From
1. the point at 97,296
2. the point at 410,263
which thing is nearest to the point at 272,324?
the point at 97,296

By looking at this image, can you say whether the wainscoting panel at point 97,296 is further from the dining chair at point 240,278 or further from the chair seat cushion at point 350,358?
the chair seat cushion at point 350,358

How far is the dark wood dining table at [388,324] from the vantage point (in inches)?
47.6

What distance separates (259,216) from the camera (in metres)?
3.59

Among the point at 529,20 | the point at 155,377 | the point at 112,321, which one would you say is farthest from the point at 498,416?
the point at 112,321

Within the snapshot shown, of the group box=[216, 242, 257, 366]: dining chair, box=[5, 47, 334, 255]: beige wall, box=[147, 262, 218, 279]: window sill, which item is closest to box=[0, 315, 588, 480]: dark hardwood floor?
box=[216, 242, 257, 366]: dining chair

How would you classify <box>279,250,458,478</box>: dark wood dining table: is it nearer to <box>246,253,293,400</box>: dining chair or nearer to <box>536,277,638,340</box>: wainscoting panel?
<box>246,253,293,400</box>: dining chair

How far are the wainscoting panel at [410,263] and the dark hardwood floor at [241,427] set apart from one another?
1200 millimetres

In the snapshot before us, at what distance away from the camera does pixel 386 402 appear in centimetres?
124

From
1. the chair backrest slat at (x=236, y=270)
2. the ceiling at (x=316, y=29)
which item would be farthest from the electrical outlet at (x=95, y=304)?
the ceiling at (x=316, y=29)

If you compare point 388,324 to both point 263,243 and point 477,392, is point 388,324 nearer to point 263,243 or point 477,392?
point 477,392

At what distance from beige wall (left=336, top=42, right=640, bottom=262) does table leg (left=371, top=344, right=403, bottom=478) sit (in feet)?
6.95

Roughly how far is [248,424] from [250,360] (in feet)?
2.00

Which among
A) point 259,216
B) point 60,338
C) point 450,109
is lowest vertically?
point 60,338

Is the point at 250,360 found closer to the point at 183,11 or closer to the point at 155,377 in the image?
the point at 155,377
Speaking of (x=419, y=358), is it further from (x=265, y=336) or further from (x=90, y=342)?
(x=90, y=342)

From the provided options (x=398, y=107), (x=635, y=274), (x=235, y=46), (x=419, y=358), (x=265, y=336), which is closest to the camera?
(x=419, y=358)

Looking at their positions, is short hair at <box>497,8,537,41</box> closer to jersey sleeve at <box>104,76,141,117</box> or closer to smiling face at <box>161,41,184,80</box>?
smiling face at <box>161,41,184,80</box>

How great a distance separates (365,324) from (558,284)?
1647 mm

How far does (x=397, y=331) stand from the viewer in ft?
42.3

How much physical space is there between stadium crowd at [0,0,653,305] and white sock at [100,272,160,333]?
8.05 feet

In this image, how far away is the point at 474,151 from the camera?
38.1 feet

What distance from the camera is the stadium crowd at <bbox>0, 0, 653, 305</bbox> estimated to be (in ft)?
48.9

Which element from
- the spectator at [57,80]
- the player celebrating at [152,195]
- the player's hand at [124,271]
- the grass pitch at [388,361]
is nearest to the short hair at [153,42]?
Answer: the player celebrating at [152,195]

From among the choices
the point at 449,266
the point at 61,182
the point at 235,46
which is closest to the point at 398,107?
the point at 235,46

——

- **What is asked**: Can you reproduce the rows above word for word, starting with the line that contains "In this image, how" and going on through the line that contains "Answer: the player celebrating at [152,195]", with both of those lines included?

- **Result**:
In this image, how far away is the point at 474,151 from the camera?
38.1 feet

What distance from the camera is the stadium crowd at <bbox>0, 0, 653, 305</bbox> estimated to be (in ft)?
48.9

Which element from
- the spectator at [57,80]
- the player celebrating at [152,195]
- the player's hand at [124,271]
- the grass pitch at [388,361]
is nearest to the short hair at [153,42]?
Answer: the player celebrating at [152,195]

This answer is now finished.